BTC surged to 93,000 and then pulled back. What did the options data reveal?
[Bitpush] The market has been pretty indecisive this week. There have been nonstop rumors about a rate hike from the Bank of Japan, and the Fed’s stance remains ambiguous. BTC surged to around $93,000 on Wednesday but quickly lost momentum—a classic case of trading on news.
On the technical side, things are still holding up, with the lower support levels intact. The options data is interesting: BTC implied volatility is at 48.6%, ETH is at 70%, both down from last week. But over the weekend, the 25-delta skew curve suddenly steepened—which basically means everyone started piling into downside protection. Panic is spreading.
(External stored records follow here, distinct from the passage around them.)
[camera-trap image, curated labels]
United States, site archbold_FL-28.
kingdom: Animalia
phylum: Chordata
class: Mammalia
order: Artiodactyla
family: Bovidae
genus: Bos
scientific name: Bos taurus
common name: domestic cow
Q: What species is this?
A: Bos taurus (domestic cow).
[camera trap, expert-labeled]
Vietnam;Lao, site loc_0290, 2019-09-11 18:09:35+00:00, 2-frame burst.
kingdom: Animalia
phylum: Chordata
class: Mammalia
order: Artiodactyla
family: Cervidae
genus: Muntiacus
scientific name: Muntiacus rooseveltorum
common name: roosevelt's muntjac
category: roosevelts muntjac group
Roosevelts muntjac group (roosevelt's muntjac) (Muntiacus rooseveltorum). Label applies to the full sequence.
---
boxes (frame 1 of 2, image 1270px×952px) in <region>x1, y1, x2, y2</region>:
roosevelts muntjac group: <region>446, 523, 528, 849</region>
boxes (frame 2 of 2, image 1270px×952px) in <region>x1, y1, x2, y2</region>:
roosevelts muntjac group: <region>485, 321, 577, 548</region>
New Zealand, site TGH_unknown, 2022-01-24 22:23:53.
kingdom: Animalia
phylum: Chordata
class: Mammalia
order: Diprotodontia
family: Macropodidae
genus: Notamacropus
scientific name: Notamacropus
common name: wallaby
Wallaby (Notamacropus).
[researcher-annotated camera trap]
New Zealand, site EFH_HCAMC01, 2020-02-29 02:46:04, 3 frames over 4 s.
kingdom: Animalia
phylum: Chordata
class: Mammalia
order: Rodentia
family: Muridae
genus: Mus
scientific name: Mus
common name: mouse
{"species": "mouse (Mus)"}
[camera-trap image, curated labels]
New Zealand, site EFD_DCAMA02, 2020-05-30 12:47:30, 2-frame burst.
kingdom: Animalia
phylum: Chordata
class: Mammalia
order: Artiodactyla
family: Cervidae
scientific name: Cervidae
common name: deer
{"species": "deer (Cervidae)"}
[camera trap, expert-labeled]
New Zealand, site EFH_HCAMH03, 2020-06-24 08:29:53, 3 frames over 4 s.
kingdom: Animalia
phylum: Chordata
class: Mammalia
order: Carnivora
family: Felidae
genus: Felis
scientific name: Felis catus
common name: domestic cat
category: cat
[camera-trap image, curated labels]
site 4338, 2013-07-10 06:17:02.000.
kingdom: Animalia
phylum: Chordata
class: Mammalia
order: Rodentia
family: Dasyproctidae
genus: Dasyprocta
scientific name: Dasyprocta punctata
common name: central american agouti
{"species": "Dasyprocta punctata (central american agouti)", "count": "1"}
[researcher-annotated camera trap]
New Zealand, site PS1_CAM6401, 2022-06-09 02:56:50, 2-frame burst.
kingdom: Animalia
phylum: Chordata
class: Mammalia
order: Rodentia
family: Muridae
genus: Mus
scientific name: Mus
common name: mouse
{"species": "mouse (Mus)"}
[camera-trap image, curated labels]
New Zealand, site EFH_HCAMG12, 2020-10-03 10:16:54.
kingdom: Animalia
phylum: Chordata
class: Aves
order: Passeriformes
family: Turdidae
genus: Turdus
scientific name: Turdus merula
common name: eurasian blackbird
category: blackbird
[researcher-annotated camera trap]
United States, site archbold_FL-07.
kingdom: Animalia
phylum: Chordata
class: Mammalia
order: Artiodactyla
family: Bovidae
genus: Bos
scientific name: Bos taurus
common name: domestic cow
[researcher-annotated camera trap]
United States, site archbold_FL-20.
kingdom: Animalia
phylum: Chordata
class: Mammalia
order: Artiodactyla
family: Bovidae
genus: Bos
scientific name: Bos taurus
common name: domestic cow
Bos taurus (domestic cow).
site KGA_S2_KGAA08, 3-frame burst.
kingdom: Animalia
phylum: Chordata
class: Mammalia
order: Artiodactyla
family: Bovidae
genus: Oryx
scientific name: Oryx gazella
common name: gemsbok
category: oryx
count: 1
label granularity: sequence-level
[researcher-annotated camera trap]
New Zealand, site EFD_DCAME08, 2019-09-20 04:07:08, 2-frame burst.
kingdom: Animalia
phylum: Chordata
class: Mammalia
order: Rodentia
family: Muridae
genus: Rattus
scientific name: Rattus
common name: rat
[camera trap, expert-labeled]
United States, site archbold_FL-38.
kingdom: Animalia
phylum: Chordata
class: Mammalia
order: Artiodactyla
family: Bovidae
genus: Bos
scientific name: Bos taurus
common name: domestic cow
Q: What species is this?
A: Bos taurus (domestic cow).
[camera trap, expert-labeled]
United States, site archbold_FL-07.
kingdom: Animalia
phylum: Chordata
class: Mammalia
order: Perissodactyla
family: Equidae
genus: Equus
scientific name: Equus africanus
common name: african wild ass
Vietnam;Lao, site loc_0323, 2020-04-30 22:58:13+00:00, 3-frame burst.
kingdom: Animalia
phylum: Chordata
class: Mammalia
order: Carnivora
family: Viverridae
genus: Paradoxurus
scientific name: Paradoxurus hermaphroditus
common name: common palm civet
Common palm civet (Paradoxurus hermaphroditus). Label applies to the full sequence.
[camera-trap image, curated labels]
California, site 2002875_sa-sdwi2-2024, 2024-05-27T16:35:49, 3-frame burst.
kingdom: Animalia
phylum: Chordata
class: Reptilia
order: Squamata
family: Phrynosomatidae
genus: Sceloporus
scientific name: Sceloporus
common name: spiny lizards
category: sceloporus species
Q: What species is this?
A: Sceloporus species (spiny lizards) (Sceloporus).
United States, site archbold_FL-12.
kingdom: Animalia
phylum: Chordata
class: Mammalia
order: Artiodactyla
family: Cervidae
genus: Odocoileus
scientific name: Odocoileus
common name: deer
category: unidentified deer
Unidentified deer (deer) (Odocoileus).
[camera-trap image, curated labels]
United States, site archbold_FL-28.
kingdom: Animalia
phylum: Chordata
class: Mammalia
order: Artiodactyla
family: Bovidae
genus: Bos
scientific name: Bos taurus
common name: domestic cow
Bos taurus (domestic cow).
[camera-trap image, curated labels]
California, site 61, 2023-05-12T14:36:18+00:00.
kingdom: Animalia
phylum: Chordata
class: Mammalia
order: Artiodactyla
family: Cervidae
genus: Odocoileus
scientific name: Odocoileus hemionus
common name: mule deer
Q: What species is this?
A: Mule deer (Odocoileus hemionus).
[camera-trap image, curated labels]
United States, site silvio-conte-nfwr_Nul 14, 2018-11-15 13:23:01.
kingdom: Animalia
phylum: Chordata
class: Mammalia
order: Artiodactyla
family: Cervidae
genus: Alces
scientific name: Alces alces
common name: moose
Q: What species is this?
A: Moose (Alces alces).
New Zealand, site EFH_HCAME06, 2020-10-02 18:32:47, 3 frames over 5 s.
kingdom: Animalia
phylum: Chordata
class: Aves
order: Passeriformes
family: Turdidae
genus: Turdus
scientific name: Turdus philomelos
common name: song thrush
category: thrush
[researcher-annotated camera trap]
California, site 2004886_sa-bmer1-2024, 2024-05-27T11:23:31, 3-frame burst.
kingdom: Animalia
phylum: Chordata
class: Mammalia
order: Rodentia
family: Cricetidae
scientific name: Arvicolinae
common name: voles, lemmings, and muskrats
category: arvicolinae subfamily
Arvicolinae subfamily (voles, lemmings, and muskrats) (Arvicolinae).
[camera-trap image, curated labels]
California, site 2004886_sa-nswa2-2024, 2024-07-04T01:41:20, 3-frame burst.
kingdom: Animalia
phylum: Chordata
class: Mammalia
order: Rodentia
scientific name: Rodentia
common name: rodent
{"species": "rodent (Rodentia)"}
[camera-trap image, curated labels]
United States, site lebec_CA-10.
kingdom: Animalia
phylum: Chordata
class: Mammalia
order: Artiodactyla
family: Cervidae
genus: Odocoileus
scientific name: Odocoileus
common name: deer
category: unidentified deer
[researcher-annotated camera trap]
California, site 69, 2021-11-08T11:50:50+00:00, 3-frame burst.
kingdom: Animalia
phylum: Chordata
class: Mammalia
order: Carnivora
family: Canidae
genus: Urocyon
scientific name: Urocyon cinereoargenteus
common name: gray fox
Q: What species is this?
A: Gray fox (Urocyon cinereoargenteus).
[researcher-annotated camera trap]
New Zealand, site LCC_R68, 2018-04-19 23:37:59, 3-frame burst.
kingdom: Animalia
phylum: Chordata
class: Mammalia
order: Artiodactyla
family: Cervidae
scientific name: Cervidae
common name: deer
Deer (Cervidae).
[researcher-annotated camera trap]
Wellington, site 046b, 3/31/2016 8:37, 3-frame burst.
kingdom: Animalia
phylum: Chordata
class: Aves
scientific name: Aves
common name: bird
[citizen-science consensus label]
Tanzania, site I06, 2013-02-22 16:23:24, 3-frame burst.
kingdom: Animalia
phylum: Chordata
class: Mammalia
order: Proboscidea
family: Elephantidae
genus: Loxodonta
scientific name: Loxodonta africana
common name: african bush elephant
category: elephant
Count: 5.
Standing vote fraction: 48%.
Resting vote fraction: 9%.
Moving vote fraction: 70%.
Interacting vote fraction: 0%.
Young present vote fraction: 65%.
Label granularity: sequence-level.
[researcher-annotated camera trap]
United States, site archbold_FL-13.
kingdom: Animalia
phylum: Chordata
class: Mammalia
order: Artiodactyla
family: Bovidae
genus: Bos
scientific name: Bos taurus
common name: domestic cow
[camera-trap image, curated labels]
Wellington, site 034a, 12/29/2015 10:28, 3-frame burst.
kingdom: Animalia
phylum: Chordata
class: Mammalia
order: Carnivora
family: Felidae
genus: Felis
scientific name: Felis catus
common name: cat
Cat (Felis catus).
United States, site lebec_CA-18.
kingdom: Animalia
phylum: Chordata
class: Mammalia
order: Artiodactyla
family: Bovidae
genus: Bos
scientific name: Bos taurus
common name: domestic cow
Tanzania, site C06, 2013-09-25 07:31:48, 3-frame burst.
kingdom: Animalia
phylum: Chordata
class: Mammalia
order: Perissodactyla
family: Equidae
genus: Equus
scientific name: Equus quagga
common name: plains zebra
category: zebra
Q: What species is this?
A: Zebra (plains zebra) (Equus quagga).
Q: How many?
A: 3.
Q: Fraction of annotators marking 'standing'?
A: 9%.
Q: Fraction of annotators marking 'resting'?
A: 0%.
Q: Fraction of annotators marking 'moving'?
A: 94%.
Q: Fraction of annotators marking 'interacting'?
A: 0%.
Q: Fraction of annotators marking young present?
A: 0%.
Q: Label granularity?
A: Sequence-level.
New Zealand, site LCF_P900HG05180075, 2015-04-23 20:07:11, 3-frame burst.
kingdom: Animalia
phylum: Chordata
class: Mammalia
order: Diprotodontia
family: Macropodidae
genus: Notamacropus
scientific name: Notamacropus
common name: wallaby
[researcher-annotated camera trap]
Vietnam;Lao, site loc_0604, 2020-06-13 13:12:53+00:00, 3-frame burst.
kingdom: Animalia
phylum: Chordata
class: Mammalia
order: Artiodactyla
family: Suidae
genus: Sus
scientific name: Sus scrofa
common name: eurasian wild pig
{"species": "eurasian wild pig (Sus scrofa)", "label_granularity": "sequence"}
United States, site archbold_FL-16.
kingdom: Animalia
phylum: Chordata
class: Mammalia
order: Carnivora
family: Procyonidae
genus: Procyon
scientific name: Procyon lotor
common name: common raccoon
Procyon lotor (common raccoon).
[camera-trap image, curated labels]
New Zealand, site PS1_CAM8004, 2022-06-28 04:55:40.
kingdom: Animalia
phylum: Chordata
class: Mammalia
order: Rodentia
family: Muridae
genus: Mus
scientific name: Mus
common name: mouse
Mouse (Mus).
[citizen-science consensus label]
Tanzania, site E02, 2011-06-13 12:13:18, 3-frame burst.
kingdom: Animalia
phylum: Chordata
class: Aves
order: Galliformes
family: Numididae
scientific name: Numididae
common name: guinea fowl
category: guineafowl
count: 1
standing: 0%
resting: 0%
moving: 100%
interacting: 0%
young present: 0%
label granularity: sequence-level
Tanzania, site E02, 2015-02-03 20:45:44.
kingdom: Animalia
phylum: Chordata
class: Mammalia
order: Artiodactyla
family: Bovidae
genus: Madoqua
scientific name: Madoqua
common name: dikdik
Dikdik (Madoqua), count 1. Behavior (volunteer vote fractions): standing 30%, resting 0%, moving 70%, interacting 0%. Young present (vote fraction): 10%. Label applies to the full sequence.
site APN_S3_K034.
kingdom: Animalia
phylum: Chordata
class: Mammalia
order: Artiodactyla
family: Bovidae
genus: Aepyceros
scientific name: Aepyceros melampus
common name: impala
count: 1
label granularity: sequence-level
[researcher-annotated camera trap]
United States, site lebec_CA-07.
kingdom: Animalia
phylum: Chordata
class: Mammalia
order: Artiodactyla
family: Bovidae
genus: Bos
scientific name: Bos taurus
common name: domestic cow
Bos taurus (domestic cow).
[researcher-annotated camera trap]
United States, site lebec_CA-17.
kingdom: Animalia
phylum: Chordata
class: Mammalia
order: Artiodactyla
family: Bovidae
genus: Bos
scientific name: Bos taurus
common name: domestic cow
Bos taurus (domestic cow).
Even more intriguing is BTC volatility risk premium. It had been negative, but this week it turned positive and is hovering around the zero line. In other words: the market feels the future is more uncertain than the present.
You can see some clues in the block trades, too. The two largest: someone spent $270,000 buying 1,200 BTC 51,225-strike puts expiring soon; another trade swept up $340,000 worth of 25,000 ETH 3,100-strike calls. One’s hedging against a crash, the other’s betting on a rebound—very much a tug-of-war.
The probability of a rate cut in December is now marked at 89.2%, but clearly the market doesn’t believe that number can save the day.